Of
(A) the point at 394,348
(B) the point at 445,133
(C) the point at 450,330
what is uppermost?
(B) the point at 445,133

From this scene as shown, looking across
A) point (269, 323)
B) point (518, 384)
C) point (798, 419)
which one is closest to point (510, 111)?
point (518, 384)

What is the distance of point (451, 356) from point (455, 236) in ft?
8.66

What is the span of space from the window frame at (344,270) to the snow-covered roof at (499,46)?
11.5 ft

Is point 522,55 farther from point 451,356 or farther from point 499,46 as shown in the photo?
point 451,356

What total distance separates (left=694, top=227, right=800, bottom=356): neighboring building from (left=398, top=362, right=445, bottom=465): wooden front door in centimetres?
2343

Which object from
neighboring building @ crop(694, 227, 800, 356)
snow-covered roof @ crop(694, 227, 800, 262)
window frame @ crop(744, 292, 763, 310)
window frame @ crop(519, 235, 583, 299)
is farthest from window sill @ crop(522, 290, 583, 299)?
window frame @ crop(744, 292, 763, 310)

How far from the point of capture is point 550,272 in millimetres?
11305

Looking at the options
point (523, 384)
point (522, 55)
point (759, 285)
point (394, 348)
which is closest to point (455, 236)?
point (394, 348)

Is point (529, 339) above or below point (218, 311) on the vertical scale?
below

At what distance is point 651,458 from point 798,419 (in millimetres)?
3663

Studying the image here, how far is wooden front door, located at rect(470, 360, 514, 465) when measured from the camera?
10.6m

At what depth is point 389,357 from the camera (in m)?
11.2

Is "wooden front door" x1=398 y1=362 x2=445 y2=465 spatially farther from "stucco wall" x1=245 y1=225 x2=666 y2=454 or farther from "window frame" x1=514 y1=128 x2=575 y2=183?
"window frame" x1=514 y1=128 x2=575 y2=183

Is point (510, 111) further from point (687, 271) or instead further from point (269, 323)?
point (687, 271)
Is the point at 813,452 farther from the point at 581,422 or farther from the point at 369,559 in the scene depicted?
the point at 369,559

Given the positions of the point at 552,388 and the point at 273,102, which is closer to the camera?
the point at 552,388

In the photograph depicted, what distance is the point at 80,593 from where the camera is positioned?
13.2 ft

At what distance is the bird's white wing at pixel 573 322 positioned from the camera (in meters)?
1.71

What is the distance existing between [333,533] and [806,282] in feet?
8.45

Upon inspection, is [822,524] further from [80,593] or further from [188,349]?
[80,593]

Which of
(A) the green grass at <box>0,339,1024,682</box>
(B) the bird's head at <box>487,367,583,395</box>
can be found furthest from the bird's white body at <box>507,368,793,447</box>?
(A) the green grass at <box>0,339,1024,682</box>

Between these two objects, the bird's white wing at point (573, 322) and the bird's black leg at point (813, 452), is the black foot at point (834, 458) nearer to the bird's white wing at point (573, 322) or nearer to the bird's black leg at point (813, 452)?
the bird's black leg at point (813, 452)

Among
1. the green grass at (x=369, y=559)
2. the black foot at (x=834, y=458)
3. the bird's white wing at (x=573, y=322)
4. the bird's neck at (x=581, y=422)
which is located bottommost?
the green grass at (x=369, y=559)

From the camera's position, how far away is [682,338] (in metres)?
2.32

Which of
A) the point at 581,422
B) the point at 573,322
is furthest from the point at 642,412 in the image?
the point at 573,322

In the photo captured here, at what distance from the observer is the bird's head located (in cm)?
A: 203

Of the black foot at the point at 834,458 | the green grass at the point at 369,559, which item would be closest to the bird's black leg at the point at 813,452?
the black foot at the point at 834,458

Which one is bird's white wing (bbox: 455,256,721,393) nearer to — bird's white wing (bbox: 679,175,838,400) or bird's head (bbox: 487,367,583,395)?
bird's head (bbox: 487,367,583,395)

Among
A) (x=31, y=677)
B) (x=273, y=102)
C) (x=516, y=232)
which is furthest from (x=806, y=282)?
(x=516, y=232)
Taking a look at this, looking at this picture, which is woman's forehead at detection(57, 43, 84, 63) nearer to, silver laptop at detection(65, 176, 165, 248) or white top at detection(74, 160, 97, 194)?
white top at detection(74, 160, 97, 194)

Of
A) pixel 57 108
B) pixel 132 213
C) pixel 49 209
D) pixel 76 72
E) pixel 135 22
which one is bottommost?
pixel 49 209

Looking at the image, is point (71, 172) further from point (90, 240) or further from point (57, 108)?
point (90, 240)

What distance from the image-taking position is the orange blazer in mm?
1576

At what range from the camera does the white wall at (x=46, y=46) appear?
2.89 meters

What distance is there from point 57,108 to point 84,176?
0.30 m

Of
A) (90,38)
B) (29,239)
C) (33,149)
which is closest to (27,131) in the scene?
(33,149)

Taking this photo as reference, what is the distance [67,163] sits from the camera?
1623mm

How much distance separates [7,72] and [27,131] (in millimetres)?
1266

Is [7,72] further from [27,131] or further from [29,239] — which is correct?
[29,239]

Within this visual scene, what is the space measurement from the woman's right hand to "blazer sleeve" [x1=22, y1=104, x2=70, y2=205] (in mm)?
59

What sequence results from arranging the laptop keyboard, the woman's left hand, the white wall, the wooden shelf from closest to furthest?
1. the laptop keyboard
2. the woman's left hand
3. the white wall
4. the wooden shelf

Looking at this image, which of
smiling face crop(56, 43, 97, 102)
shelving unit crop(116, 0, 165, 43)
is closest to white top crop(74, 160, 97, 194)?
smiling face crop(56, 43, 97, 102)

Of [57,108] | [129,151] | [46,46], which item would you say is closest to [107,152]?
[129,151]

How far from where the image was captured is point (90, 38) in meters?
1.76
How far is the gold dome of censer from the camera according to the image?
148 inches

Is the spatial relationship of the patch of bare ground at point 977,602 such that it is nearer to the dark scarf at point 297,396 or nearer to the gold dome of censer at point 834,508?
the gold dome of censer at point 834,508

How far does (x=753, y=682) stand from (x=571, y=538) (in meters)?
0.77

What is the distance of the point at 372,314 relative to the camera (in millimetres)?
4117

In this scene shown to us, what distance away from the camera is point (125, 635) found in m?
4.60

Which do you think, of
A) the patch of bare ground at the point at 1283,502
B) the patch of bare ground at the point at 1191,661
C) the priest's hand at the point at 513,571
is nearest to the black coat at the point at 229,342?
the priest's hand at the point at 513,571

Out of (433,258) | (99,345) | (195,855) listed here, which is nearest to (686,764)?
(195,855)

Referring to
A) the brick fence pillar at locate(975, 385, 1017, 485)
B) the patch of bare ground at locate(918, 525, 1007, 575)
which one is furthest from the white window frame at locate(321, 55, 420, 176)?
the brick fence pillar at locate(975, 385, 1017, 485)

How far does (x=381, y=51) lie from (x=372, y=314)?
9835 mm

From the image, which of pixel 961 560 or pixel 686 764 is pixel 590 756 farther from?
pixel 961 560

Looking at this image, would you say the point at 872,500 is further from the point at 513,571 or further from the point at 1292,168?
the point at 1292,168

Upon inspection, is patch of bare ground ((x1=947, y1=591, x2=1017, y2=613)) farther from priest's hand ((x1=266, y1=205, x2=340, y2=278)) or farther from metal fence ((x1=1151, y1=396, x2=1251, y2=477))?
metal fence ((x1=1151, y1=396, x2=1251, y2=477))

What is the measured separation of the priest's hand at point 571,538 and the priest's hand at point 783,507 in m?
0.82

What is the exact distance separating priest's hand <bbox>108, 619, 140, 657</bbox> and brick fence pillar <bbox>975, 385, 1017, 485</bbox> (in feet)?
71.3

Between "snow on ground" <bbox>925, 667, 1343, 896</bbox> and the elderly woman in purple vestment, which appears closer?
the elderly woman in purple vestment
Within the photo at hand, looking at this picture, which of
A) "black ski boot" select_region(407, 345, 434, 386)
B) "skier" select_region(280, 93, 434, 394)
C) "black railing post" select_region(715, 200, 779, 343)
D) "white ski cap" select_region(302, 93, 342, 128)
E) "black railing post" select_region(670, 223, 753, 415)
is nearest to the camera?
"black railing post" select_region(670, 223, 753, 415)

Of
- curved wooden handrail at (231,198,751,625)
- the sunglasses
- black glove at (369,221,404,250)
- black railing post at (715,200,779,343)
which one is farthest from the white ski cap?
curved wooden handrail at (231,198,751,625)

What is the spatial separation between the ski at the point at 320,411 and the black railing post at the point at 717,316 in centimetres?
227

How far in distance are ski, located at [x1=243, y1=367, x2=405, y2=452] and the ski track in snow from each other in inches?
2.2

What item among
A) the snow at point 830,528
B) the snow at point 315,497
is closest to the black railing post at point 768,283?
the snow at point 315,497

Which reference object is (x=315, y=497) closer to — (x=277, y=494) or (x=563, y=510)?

• _EXERCISE OBJECTIVE_: Locate the line with "Within the photo" in the entries above; extract it and every line after it, verbatim.

• _THE ANSWER_:
Within the photo at hand, looking at this picture, which of
A) "black ski boot" select_region(407, 345, 434, 386)
B) "skier" select_region(280, 93, 434, 394)
C) "black railing post" select_region(715, 200, 779, 343)
D) "white ski cap" select_region(302, 93, 342, 128)
E) "black railing post" select_region(670, 223, 753, 415)
is nearest to the camera?
"black railing post" select_region(670, 223, 753, 415)

Of
- curved wooden handrail at (231,198,751,625)
- the sunglasses
- black glove at (369,221,404,250)
- black railing post at (715,200,779,343)
which one is farthest from the white ski cap?
curved wooden handrail at (231,198,751,625)

What is the spatial separation between the ski at the point at 320,411 and the black railing post at the point at 717,316 in centimetres?
227

How far in distance are ski, located at [x1=243, y1=367, x2=405, y2=452] and the ski track in snow from each other in inches?
2.2

What item among
A) the snow at point 830,528
B) the snow at point 315,497
is closest to the black railing post at point 768,283?
the snow at point 315,497

Which reference object is (x=315, y=497) closer to — (x=277, y=494) or (x=563, y=510)?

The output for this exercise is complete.